A credibilidade que os pacientes dão a esses axiomas é que permite aceitar ou não as explicações acerca das causas de suas enfermidades e determinar a aderência ou não aos tratamentos de saúde, sabendo que o êxito em tratamento médico depende em grande medida de um conjunto de explicações e da relação entre médico e o paciente. Essa dimensão comportamental dos sistemas de saúde

também pode se distinguir pelos procedimentos e ações que os agentes se utilizam em um sistema médico para obter certos resultados. Isto implica que o profissional de saúde (seja médico, xamã ou curandeiro) e o modo de se tratar o paciente (cirurgia ou ritual), seja este coletivo ou individual, deve respeitar a dimensão física, social e cultural da enfermidade vista pelo outro. Em geral, todos os processos de interação social e cultural envolvem a existência de diferenças, e até antagonismos dos sistemas de crenças, o que faz com que a relação médico-paciente esteja sujeita a atritos.

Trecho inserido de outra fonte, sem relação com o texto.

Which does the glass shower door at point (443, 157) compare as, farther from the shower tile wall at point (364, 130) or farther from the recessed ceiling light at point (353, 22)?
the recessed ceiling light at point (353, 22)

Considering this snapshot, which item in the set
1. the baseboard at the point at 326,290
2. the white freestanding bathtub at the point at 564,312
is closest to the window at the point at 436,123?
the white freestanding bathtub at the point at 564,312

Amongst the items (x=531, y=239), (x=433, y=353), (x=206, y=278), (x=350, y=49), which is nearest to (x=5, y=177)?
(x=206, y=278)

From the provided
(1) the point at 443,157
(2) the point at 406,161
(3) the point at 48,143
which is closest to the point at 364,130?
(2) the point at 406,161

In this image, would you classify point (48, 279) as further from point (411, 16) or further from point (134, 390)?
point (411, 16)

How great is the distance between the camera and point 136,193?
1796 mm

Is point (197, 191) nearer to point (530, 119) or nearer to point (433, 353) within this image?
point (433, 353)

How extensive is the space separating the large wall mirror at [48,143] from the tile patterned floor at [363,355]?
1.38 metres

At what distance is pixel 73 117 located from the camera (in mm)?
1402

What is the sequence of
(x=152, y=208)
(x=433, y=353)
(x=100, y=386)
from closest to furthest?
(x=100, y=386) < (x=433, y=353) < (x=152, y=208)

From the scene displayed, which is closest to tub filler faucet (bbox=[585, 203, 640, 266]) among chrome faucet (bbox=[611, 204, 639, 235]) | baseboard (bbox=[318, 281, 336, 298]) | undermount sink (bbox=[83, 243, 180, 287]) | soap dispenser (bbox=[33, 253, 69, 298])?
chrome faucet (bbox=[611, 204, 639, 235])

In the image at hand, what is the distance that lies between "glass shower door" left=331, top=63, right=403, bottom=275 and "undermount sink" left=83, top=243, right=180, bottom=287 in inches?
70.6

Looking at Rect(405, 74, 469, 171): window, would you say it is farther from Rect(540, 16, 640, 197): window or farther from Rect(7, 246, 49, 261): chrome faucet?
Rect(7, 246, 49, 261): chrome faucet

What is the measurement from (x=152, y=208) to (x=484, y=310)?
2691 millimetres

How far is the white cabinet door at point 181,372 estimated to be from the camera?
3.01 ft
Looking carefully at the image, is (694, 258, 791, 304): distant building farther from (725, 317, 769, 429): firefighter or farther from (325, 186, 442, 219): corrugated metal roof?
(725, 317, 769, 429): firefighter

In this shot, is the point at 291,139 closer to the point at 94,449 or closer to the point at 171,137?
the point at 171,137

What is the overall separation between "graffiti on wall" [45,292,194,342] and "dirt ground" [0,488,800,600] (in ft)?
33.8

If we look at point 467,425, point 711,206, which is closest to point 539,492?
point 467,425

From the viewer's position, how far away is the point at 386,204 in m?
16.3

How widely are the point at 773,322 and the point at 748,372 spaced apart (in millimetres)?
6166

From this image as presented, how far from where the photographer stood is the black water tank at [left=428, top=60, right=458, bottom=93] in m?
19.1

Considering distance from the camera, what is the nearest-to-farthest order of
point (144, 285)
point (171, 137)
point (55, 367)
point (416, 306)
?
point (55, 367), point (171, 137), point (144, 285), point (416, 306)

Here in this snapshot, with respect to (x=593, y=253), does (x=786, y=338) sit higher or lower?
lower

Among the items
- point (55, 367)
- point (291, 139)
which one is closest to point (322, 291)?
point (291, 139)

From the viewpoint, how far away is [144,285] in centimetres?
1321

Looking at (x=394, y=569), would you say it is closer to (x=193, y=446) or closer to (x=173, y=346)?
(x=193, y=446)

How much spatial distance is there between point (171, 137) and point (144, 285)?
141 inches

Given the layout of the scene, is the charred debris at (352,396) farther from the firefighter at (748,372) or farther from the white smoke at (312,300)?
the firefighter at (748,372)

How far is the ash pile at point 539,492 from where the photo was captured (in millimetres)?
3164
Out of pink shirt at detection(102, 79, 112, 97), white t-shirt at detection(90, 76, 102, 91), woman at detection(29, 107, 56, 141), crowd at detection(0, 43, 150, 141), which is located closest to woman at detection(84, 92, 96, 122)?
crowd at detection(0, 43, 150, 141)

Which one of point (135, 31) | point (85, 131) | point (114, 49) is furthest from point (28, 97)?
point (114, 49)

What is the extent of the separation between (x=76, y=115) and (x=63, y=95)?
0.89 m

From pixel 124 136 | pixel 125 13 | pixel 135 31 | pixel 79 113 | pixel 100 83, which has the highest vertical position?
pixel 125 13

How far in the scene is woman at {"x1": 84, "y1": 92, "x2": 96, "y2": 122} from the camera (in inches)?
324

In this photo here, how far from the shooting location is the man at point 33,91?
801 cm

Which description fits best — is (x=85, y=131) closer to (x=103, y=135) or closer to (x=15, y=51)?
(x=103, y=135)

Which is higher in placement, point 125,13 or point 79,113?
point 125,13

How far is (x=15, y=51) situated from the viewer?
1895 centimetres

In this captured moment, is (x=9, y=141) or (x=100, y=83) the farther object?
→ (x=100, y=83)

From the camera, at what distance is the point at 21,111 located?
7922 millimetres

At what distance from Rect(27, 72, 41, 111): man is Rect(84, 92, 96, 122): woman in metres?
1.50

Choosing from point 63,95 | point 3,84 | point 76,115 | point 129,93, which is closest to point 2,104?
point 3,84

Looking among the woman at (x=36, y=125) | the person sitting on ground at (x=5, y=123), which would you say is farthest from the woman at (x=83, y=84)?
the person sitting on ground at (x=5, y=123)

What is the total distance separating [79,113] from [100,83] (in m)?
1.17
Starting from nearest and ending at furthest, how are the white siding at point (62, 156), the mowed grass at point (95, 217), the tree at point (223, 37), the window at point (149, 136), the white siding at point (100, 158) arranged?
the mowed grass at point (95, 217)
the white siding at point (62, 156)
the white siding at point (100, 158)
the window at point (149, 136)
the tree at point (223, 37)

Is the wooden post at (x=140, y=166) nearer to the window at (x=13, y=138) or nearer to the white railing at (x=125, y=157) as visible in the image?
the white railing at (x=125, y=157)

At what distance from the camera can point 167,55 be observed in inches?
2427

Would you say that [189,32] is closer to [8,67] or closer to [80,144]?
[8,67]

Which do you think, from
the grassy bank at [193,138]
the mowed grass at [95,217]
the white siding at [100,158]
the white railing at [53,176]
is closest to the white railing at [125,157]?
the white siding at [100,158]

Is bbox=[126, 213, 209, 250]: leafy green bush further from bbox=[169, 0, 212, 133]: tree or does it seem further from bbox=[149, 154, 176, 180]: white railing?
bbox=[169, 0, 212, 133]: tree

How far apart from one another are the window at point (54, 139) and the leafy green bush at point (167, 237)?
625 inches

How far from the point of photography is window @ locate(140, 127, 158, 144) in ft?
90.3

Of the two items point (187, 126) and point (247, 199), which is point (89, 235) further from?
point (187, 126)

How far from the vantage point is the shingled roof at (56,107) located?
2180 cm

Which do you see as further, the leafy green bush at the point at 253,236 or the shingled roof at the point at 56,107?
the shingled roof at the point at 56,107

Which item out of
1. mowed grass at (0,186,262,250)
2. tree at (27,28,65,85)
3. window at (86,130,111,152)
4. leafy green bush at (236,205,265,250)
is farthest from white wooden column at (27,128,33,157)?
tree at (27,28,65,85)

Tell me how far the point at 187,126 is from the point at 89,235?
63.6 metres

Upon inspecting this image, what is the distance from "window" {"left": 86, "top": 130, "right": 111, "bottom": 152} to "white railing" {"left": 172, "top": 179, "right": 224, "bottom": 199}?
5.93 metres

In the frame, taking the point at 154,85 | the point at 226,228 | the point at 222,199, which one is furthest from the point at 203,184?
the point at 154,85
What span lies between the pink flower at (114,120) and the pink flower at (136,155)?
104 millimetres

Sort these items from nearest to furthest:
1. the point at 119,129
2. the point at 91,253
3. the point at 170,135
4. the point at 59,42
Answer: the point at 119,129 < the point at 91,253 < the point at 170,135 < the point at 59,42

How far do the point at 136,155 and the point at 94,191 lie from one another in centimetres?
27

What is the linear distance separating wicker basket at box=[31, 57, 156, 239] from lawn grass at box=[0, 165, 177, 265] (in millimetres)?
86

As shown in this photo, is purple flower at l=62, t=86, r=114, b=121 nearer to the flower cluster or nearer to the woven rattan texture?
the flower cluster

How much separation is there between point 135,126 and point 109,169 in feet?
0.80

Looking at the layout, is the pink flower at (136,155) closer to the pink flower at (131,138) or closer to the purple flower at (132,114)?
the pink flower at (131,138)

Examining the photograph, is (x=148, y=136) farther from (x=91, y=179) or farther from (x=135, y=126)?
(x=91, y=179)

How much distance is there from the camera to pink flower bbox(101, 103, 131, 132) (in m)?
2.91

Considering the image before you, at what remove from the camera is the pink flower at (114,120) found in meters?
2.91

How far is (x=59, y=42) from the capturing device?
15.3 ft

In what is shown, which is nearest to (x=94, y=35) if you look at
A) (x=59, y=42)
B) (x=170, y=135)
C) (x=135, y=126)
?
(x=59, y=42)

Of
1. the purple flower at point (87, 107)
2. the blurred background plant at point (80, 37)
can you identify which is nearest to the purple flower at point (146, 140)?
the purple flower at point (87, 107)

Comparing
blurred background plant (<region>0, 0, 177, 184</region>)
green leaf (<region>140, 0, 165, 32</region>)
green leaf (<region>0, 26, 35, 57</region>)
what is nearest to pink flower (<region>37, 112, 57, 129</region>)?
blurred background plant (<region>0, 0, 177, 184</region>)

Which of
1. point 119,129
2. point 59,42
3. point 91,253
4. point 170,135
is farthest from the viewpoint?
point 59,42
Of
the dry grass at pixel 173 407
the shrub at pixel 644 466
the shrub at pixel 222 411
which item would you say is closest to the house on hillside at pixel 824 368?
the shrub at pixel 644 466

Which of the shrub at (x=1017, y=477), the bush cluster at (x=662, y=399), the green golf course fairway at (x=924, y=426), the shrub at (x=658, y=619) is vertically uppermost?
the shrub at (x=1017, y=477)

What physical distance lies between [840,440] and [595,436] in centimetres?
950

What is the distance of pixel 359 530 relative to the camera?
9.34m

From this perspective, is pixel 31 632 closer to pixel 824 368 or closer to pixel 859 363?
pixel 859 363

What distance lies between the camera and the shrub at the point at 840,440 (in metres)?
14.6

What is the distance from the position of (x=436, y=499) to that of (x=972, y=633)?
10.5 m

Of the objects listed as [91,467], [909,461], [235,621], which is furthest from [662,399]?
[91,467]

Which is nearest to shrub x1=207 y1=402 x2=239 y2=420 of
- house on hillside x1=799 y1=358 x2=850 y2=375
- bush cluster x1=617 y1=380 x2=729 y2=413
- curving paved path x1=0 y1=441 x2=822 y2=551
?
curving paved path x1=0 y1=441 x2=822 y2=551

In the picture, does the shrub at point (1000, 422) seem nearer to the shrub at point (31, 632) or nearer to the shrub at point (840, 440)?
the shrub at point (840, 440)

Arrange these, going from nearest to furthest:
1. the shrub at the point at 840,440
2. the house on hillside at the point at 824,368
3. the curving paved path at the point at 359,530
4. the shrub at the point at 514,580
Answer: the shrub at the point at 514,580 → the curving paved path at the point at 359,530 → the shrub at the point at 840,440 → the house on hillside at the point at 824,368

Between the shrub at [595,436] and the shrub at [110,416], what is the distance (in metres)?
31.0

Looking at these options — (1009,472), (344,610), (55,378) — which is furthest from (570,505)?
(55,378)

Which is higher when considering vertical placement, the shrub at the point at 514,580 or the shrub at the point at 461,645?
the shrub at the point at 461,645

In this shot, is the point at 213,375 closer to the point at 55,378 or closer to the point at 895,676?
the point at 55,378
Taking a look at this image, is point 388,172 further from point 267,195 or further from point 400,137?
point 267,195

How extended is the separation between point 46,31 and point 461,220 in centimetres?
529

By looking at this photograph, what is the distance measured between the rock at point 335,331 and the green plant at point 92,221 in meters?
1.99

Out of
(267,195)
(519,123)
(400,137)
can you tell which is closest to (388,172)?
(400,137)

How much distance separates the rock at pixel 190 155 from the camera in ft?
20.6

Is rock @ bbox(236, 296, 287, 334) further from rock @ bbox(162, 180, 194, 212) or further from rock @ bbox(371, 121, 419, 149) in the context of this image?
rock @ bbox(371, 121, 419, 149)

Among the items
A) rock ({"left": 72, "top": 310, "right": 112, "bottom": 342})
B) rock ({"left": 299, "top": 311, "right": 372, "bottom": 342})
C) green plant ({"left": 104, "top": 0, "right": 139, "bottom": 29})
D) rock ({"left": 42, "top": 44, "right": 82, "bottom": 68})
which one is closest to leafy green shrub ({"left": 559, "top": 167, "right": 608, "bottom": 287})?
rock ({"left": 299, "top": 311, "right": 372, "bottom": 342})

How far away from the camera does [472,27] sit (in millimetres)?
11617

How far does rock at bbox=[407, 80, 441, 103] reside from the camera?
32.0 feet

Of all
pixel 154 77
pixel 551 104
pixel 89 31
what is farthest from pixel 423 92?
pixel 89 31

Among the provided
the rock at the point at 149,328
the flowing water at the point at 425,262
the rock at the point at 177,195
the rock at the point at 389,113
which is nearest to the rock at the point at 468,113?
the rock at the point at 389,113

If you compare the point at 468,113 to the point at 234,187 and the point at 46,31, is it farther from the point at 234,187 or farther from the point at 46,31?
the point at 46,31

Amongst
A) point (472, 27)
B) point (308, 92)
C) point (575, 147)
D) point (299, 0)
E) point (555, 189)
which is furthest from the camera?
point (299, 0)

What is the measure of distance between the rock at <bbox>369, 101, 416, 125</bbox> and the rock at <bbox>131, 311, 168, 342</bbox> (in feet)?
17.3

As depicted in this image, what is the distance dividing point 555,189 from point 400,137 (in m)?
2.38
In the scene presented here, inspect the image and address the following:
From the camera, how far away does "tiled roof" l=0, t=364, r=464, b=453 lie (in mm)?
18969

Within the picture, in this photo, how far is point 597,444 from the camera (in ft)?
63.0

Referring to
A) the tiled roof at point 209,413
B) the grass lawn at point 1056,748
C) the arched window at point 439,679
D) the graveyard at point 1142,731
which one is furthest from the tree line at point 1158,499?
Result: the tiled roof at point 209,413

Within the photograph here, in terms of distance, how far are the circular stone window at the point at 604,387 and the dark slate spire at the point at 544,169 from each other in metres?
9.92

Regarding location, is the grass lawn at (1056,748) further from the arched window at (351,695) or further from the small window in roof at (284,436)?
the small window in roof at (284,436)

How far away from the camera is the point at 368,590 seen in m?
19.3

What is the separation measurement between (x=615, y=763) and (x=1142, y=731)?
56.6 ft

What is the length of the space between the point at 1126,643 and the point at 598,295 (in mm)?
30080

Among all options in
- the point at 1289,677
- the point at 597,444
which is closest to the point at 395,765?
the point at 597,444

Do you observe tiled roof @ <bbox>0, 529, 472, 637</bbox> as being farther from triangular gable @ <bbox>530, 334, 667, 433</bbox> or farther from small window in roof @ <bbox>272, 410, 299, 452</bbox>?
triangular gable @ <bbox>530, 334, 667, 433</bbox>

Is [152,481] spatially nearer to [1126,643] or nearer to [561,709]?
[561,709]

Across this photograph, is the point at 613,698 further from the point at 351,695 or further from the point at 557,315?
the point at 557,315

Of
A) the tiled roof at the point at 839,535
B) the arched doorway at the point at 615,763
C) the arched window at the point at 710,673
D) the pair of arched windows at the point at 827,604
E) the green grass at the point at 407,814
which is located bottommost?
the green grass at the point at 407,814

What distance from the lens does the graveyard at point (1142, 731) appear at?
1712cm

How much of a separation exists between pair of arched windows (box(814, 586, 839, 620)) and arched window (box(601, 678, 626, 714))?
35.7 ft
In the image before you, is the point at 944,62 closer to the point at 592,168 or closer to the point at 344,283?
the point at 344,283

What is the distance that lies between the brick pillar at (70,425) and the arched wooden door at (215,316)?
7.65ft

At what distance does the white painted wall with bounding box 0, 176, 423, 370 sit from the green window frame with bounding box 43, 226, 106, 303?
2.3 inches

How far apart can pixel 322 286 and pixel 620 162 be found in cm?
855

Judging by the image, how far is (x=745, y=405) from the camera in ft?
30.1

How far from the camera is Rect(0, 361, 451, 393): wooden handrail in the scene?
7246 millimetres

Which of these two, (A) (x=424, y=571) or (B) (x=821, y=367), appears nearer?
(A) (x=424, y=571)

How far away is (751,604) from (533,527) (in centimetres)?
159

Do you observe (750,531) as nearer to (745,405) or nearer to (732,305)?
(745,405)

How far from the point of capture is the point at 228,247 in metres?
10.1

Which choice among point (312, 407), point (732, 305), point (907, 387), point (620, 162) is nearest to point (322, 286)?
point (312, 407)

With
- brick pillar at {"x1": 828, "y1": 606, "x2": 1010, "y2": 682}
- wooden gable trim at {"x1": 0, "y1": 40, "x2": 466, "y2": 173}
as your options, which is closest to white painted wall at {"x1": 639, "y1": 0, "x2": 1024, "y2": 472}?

Contudo, é importante notar que os conflitos entre os diferentes sistemas médicos não surgem somente das diferenças nos modelos explicativos que os sustentam, mas também da dominação social que um modelo de saúde exerce sobre o outro, o que pode ser minimizado dentro de uma perspectiva dos direitos humanos e da metodologia da cultura de paz.

Há ainda que se notar que a demanda por uma saúde intercultural, em nenhum momento, pressupõem a não atuação do Estado, pelo contrário, primam por um Estado forte tanto no fornecimento, quanto na fiscalização da prestação dos serviços de saúde e na realização das normas. Assim como também não significa que os indígenas não devam receber tratamento especializado não indígena de ponta, significa que o sistema de saúde deve acontecer respeitando a cultura e tradições desses povos, assim como sua própria vontade e consentimento em receber esses tratamentos. Os indígenas têm direito à melhor medicina que pode se oferecer a um não indígena no país.

Vale ressaltar que a concepção de saúde não é igual para todos os povos indígenas, visto que possuem modos de vida diferentes, vivem em locais distintos e professam várias religiões, sendo necessária a análise de cada caso específico para cada comunidade ou etnia.